AYM’nin kararı, üniversitelerin özerk yapılarının korunması ve akademik özgürlüklerin güvence altına alınması açısından büyük önem taşıyor. Kararın ardından, üniversitelerde yönetim süreçlerinin nasıl şekilleneceği ve rektör atamalarının hangi kriterlere göre yapılacağı merak konusu oldu.
AYM, iptal kararının yaratacağı olası hukuksal boşluğu göz önünde bulundurarak, kararın Resmi Gazete’de yayımlanmasından itibaren 12 ay sonra yürürlüğe gireceğini belirtti.

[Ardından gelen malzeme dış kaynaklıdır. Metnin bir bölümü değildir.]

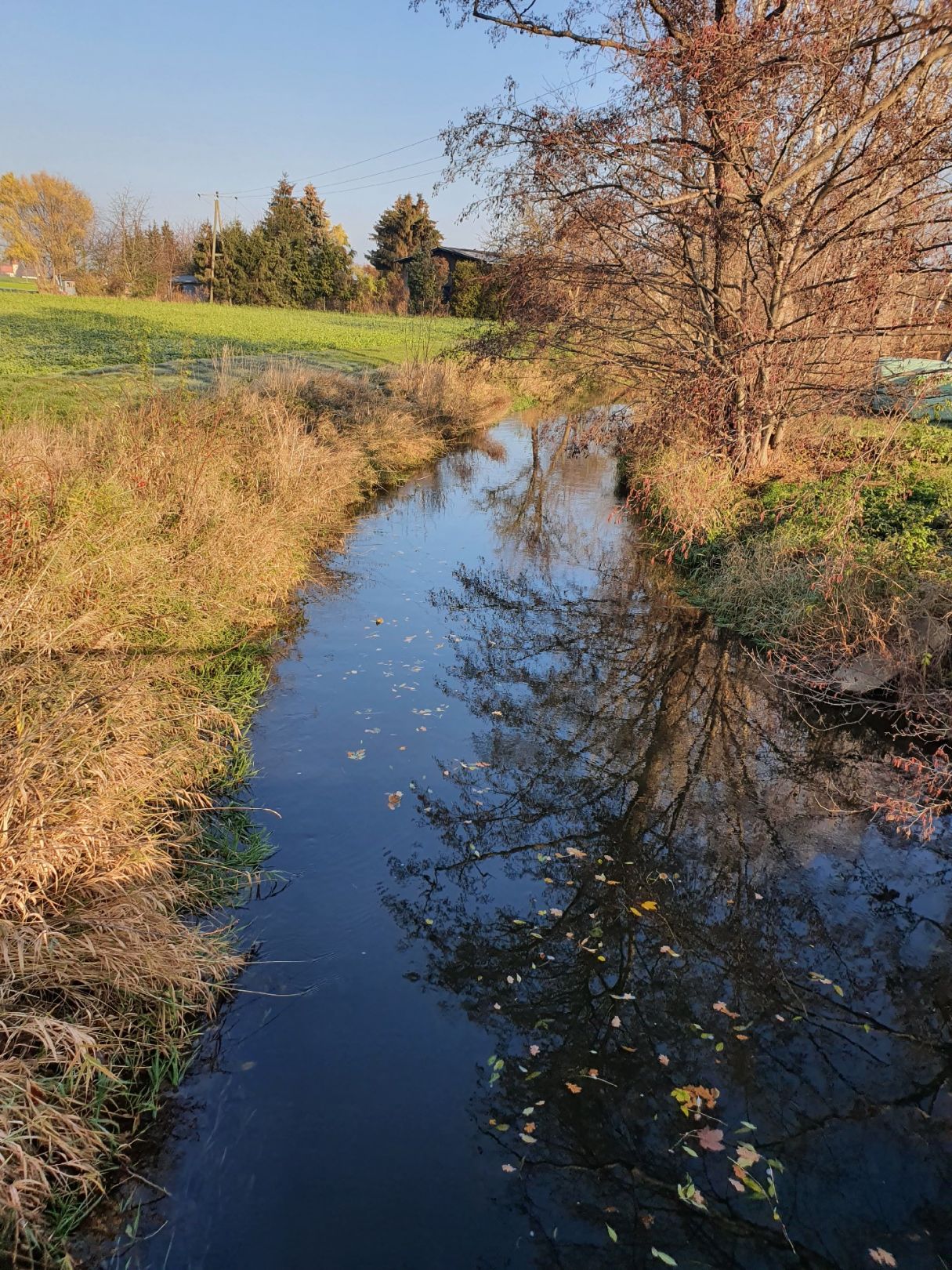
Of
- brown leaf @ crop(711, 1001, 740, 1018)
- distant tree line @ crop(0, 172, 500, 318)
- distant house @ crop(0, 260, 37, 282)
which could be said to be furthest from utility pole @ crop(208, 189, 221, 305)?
brown leaf @ crop(711, 1001, 740, 1018)

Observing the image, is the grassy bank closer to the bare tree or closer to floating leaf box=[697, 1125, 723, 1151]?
floating leaf box=[697, 1125, 723, 1151]

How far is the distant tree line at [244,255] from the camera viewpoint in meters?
53.7

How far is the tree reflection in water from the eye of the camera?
10.7 feet

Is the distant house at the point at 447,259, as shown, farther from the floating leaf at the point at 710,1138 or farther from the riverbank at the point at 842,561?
the floating leaf at the point at 710,1138

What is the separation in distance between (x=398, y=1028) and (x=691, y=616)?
23.8ft

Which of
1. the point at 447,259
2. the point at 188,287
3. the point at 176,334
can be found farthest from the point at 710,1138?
the point at 188,287

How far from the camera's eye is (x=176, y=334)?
92.8 feet

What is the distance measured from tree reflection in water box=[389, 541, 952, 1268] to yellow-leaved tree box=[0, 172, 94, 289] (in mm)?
71278

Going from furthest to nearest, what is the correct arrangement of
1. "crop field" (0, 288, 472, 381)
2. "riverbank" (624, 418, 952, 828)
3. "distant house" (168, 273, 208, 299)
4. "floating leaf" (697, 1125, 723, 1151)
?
1. "distant house" (168, 273, 208, 299)
2. "crop field" (0, 288, 472, 381)
3. "riverbank" (624, 418, 952, 828)
4. "floating leaf" (697, 1125, 723, 1151)

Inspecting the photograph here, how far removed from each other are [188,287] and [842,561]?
6687cm

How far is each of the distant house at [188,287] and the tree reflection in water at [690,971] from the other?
188 ft

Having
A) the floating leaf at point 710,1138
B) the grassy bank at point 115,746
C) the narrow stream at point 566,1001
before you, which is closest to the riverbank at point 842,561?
the narrow stream at point 566,1001

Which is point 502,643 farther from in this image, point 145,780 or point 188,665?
point 145,780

Bu süre zarfında, ilgili mevzuatta gerekli düzenlemelerin yapılması ve yeni bir rektör atama sisteminin oluşturulması bekleniyor.
AYM’nin kararında şu ifadelere yer verildi:
“Dava konusu kuralla YÖK’ün rektör atama sürecinde; devlet üniversiteleri yönünden aday gösterme, vakıf üniversiteleri yönünden mütevelli heyetinin teklifine olumlu görüş verme şeklindeki rolüne son verilmek suretiyle rektör atama usulü değiştirilmiş ayrıca atanma şartları, görev süresi gibi rektör atanmasına ilişkin hükümler madde metninden çıkarılmıştır.”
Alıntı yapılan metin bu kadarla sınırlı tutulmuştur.